> ACTIVITY:
Word for word, restate every line from the one with "kingdom: Animalia" through the end of the records below, both included, and add nothing.

[Records from a data source]
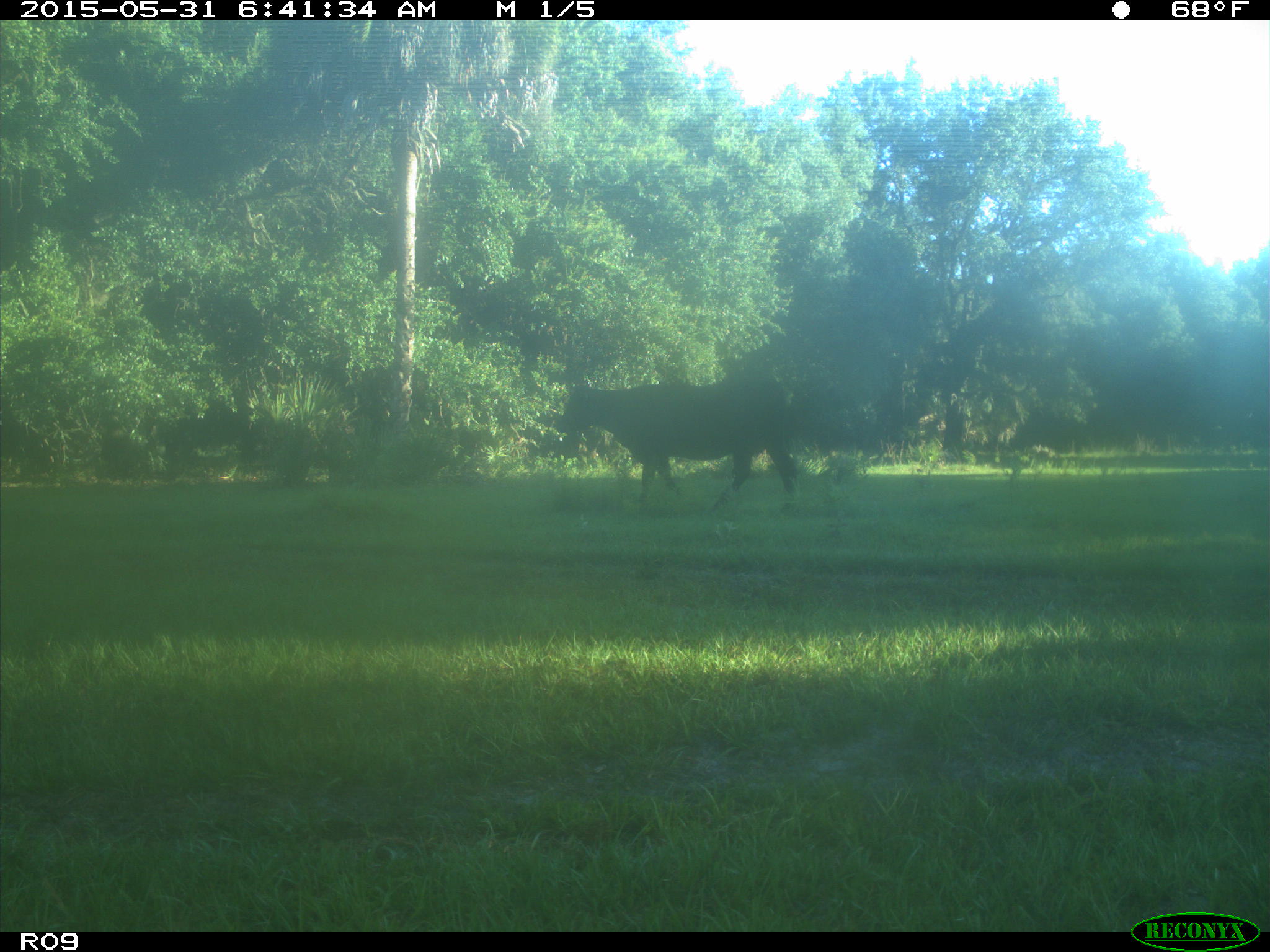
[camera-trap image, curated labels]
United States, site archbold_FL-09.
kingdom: Animalia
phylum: Chordata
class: Mammalia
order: Artiodactyla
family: Bovidae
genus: Bos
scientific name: Bos taurus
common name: domestic cow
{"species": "Bos taurus (domestic cow)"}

> SOLUTION:
kingdom: Animalia
phylum: Chordata
class: Mammalia
order: Artiodactyla
family: Bovidae
genus: Bos
scientific name: Bos taurus
common name: domestic cow
{"species": "Bos taurus (domestic cow)"}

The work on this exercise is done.